* Begin Page text *

After journalist Noreen Malone’s controversial essay in The New Republic entitled “The False Promise of Kickstarter: Fund Me, I’m Useless” made its way through all the usual crowdfunding channels, a predictable kerfuffle ensued among crowdfunding enthusiasts that basically cast Malone as a bit of a nudge.
She is not the boss of how we spend our money, people insisted. No matter how foolish, misguided or “useless” the projects we choose to back might be, what’s it to her?
In the article Malone cites a few projects that, having no practical application on planet Earth nevertheless went on to reach their funding goals. By her own admission her examples were plucked straight from the lowest-hanging fruit of inutility, but still. The concepts and products are getting sillier, she complained, and they’re piling up.
Her concern is that as crowdfunding’s popularity continues to proliferate and projects pop up like over-bred moles in an arcade game, so too are the social pressures to pony up. We the friends, cousins, aunts, next-door neighbors and cubicle buddies cannot escape them. In short: Crowdfunding pleas for donations have become a burden, and they’re worthless, too.

* End Page text *
* Begin Data listing *

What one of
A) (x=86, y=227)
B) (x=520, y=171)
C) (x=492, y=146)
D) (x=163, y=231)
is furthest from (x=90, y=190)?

* End Data listing *

Job 1: According to the crowdfunding article, in which publication did Noreen Malone's essay appear?
Job 2: Render the listing as a JSON list of strings with one string per line, leaving out blank lines.

Answer 1: The New Republic.

Answer 2:
[
  "What one of",
  "A) (x=86, y=227)",
  "B) (x=520, y=171)",
  "C) (x=492, y=146)",
  "D) (x=163, y=231)",
  "is furthest from (x=90, y=190)?"
]